Kilwardby's Vertheidigung seiner Lehrverurtheilung ist für die Kenntniss der ältern Dominikanerschule und der zwischen ihr und der neuen Richtung bestehenden Meinungsverschiedenheit von Bedeutung. Eine allerdings sehr wesentliche Ergänzung wird diese Apologie erhalten, wenn ich aus den unedirten Schriften dieser Schule meine reichlichen Auszüge veröffentlicht haben werde.
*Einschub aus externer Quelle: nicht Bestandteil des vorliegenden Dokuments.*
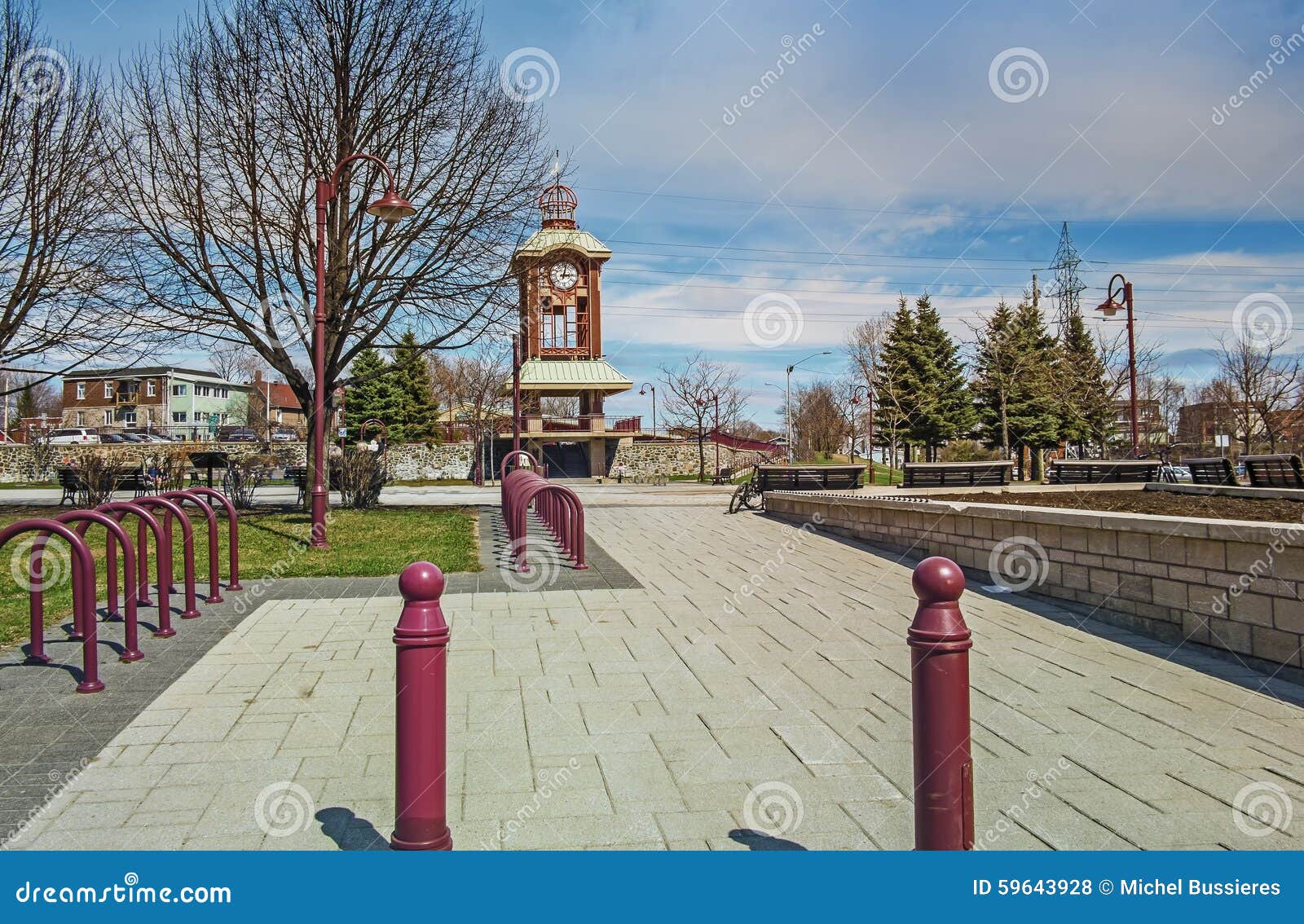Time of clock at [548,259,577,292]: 3:02
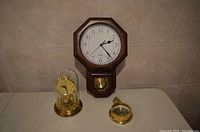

Leider lässt die handschriftliche Ueberlieferung des Schreibens viel zu wünschen übrig. Der volle Text desselben findet sich in dem Sammelband Cod. 267 des Merton - College in Oxford, Bl. 109 bis 115a, von einer Hand vom Eingang des 14. Jahrhunderts1. Der von alter Hand geschriebene Titel lautet: 'Quedam epistola destinata a fratre Roberto archiepiscopo Cantuariensi ad alium archiepiscopum de articulis et erroribus condempnatis Oxonie [eingefügt: Parisius], ut patet intuenti.' Doch ist diese Abschrift sowohl fehlerhaft, als stellenweise sehr schwer leserlich. Sehr erwünscht kam mir daher eine Florentiner Handschrift, welche ehemals in S. Marco armar. IV, Cod. 25 ad sin. war und jetzt in der Nationalbibliothek Cod. I. VII. 47 der Abtheilung 'Dai conventi soppressi' ist. Es ist dies ein Pergamentband aus dem 14. Jahrhundert, welcher nach einer Reihe kleiner Schriften des hl. Thomas, Albert des Grossen, Hugo von St. Chair Bl. 106 bis 107b unsere Schrift enthält mit der von jüngerer Hand stammenden Ueberschrift: 'Declaratio falsitatis quorumdam articulorum.' Doch leider bricht der Text gegen die Mitte ab. Gerne hätte ich daher die zweite Hälfte meiner vor sieben Jahren gefertigten Abschrift noch einmal mit der Oxforder Handschrift verglichen, um womöglich die Zahl der Lücken und der zweifelhaften Lesarten zu reduciren; doch war es mir leider nicht vergönnt. Die Oxforder Handschrift bietet im Vergleich zu der Florentiner an einigen Stellen einen etwas verkürzten Text.

Quétif und Echard glaubten, das Schreiben Kilwardby's sei an Wilhelm von Morbeka gerichtet, doch wies neuerdings P. Denifle 2 nach, dass Petrus de Confleto der Adressat ist.

1 S. die Beschreibung und Inhaltsangabe in Coxe, Catalogus codd. mss. collegiorum et aularum Oxoniensium I, 105.

2 Chartularium univ. Paris. I, 559; vgl. Archiv f. Lit.- und Kirchengesch. II, 207, Anm. 5.